Dataset content =

[Start of Attachment]

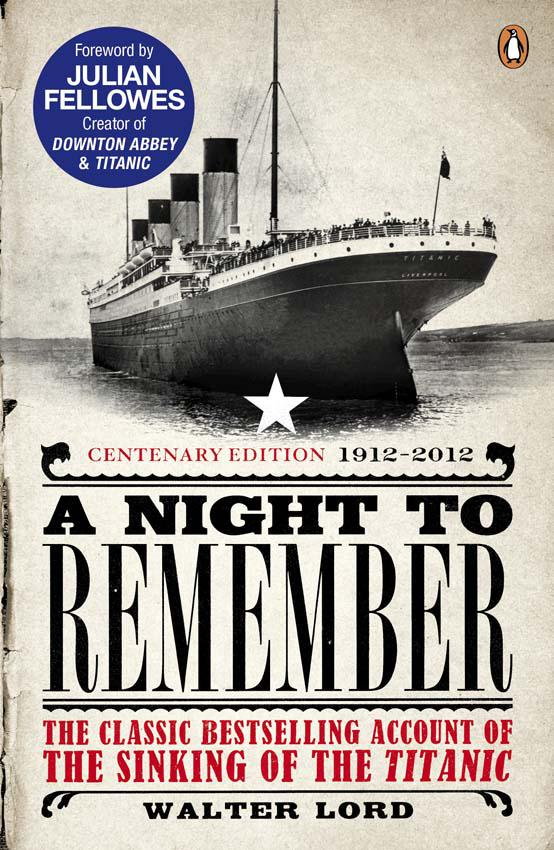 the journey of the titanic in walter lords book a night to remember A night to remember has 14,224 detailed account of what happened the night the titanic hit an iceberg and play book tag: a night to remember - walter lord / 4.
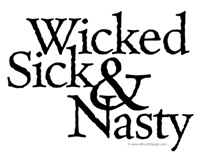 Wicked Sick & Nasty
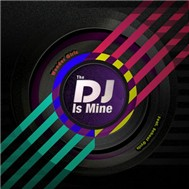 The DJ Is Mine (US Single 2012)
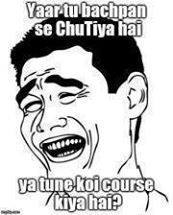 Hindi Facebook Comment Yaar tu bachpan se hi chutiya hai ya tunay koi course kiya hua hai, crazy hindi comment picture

[End of Attachment]

Retype all of the data above word for word, excluding the pictures.

Result for this exercise =
 the journey of the titanic in walter lords book a night to remember A night to remember has 14,224 detailed account of what happened the night the titanic hit an iceberg and play book tag: a night to remember - walter lord / 4.
 Wicked Sick & Nasty
 The DJ Is Mine (US Single 2012)
 Hindi Facebook Comment Yaar tu bachpan se hi chutiya hai ya tunay koi course kiya hua hai, crazy hindi comment picture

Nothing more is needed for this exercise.